*Hedefiniz:* Aşağıdaki verilerde "How far is point" ifadesini içeren satırdan başlayıp verilerin sonuna kadar giden satırları, boş satırları dışarıda bırakarak bir Markdown tablosu olarak düzenleyin. "Sıra" sütununa satır numarasını, "Satır" sütununa da satırın kendisini yazın.

*Sağlanan veriler:*
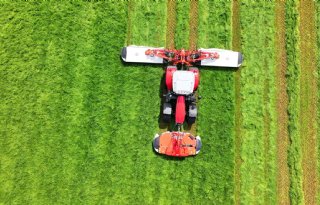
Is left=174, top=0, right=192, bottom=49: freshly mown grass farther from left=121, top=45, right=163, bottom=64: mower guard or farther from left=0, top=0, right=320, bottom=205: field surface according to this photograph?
left=121, top=45, right=163, bottom=64: mower guard

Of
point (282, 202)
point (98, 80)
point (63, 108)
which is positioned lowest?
A: point (282, 202)

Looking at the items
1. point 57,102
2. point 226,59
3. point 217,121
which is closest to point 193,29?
point 226,59

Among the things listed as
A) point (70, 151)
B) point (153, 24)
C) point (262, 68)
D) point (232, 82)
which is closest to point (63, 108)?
point (70, 151)

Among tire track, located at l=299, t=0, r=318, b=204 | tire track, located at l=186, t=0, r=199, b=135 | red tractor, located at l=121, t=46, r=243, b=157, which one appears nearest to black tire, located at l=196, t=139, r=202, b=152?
red tractor, located at l=121, t=46, r=243, b=157

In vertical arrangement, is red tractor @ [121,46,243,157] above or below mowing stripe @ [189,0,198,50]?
below

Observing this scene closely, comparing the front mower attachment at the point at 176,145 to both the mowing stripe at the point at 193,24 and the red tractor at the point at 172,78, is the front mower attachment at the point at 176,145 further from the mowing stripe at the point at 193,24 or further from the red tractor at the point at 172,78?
the mowing stripe at the point at 193,24

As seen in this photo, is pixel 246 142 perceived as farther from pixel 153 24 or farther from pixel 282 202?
pixel 153 24

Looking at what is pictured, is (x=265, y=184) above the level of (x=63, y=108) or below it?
below
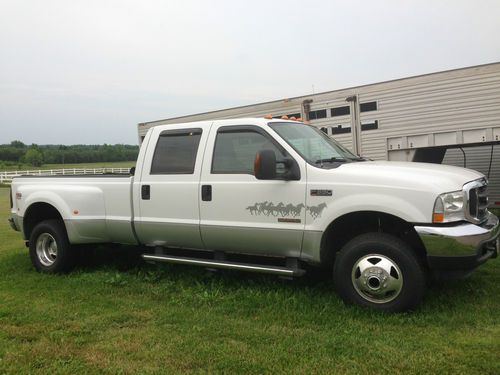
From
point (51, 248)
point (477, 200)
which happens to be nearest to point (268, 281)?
point (477, 200)

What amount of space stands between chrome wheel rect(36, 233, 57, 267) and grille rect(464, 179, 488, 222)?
16.0ft

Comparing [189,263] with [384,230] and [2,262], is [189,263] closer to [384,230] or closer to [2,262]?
[384,230]

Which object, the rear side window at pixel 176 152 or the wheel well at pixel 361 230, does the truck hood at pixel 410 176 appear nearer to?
the wheel well at pixel 361 230

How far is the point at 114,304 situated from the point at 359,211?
255cm

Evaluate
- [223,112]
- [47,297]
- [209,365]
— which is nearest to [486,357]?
[209,365]

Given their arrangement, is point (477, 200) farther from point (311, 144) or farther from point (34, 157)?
point (34, 157)

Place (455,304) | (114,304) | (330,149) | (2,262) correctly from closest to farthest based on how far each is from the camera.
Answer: (455,304) → (114,304) → (330,149) → (2,262)

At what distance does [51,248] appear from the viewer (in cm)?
630

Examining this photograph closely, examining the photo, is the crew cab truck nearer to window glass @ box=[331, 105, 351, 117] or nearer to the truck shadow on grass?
the truck shadow on grass

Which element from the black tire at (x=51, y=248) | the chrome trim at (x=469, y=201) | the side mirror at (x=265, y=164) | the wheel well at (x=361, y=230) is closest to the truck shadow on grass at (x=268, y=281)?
the black tire at (x=51, y=248)

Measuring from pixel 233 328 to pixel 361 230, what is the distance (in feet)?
5.00

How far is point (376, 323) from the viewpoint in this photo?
3.99m

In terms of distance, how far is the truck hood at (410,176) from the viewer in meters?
3.98

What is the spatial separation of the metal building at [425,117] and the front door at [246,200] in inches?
187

*Görevin yanıtı:*
| Sıra | Satır |
|---|---|
| 1 | How far is point (376, 323) from the viewpoint in this photo? |
| 2 | 3.99m |
| 3 | In terms of distance, how far is the truck hood at (410,176) from the viewer in meters? |
| 4 | 3.98 |
| 5 | What is the spatial separation of the metal building at [425,117] and the front door at [246,200] in inches? |
| 6 | 187 |